Can you reproduce the material word for word, from the line containing "Is point 80,255" up to and including the last line, leaving the pictures out of your answer?

+===+

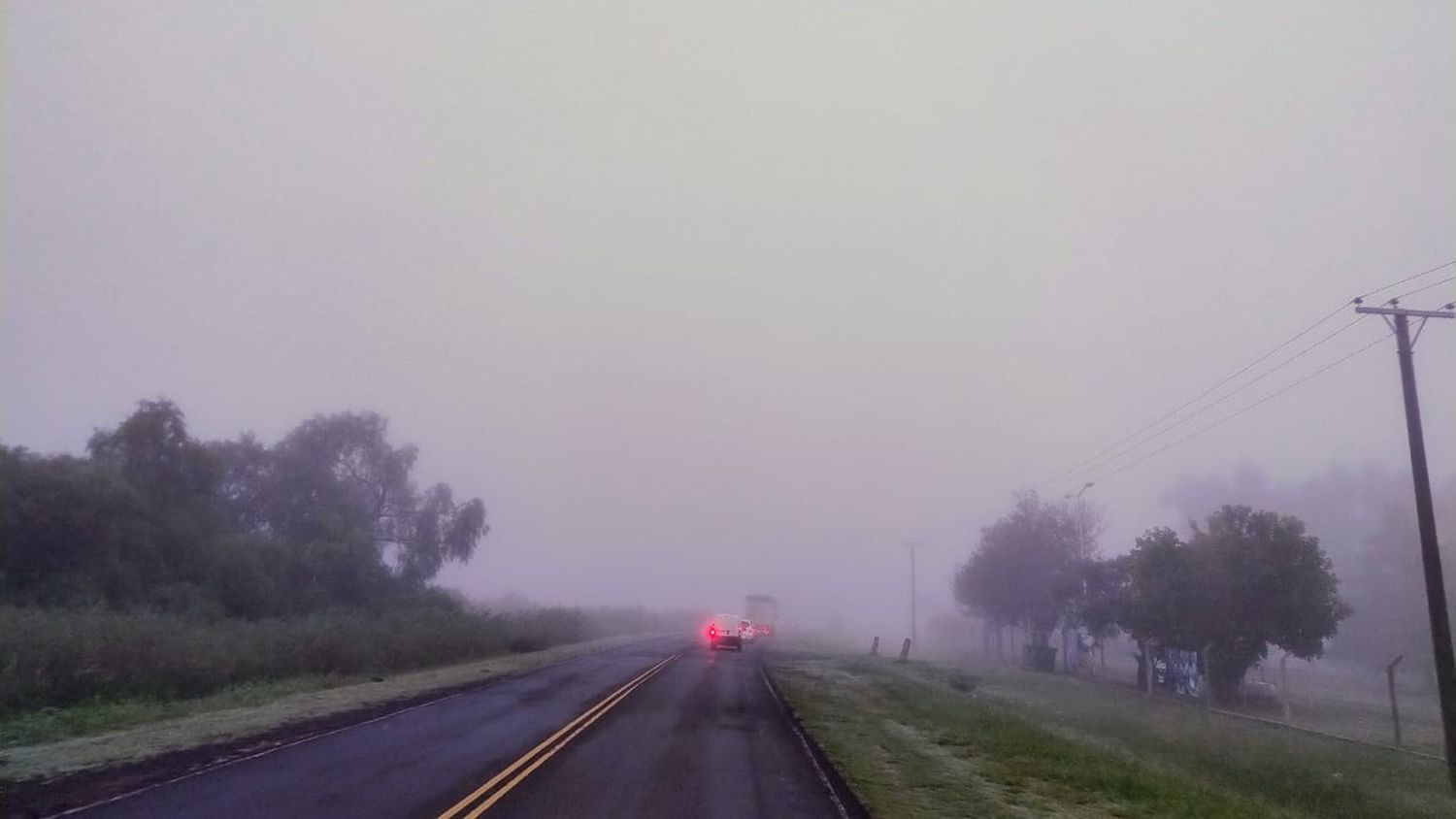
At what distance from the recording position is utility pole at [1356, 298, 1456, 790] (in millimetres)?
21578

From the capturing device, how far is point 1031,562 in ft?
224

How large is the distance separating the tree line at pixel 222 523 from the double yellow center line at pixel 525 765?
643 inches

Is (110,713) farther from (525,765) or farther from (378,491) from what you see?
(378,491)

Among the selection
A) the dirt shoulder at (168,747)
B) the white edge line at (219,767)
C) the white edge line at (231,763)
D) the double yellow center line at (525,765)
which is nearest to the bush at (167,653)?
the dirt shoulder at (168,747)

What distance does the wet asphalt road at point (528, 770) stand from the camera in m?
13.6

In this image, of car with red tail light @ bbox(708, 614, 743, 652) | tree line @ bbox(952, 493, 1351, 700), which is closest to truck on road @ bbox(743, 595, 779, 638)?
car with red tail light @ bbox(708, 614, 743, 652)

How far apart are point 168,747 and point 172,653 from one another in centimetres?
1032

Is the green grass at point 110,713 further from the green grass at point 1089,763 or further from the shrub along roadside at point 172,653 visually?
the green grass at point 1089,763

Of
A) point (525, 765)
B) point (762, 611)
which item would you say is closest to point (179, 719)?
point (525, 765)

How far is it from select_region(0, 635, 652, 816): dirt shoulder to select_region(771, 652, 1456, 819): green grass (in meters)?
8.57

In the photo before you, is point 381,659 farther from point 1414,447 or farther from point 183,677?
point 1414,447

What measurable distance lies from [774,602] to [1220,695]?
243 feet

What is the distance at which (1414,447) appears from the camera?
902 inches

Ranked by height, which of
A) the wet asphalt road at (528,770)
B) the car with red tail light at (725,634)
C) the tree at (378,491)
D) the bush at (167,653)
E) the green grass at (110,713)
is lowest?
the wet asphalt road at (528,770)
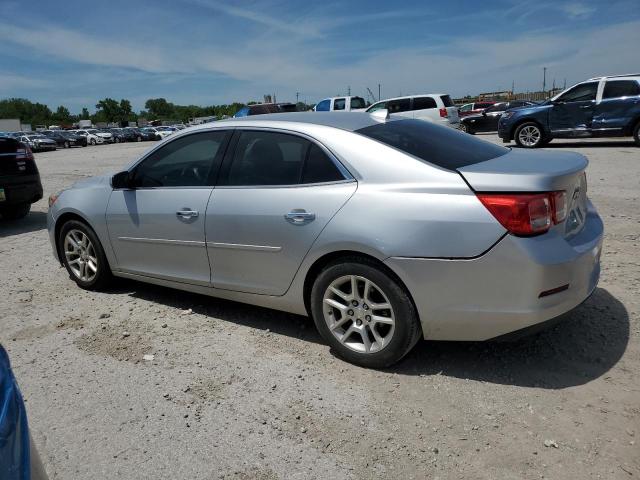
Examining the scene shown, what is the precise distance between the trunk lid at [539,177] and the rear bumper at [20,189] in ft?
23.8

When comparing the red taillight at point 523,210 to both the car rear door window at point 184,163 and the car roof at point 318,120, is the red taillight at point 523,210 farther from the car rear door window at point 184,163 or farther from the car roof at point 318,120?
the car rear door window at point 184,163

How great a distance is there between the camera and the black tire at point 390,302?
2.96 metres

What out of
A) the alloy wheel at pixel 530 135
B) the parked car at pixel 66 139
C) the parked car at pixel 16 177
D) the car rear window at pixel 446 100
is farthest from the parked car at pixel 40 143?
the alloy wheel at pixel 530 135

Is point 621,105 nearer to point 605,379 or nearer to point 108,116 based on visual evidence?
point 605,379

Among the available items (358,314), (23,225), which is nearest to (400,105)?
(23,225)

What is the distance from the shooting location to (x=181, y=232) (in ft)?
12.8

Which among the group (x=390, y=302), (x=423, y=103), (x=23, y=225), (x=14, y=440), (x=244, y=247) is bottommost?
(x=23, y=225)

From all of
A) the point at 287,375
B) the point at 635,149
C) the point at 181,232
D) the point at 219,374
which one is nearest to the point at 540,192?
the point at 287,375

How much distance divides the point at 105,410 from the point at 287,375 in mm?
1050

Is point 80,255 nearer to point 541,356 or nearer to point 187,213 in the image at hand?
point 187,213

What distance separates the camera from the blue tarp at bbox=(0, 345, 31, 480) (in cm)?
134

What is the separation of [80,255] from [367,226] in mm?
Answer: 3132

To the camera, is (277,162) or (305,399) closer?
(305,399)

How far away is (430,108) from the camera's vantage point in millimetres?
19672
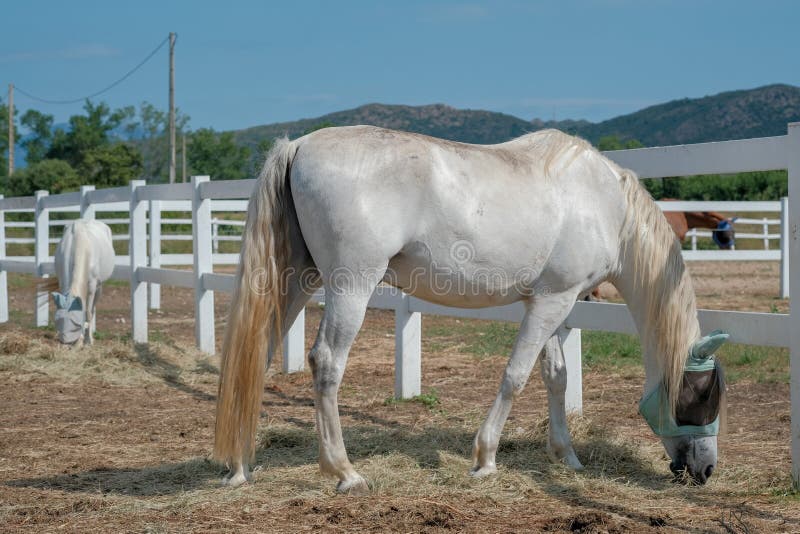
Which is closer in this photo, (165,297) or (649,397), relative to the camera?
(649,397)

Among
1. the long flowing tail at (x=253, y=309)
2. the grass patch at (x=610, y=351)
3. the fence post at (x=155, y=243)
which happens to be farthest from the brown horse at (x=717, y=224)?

+===+

## THE RESULT
Is point 80,255 nearer to point 541,356 or nearer to point 187,213 in the image at hand?
point 187,213

What distance separates the camera from the blue tarp at bbox=(0, 345, 31, 480) (in cm)?
134

What is the separation of [80,255] from [367,226] in mm?
Answer: 3132

To the camera, is (277,162) or (305,399) closer?
(305,399)

How far away is (430,108) from the camera's vantage point in millimetres?
19672
Which is closer in this photo, (165,297) or (649,397), relative to the camera?
(649,397)

Among
1. the long flowing tail at (x=253, y=309)
2. the grass patch at (x=610, y=351)
3. the fence post at (x=155, y=243)
which happens to be farthest from the brown horse at (x=717, y=224)?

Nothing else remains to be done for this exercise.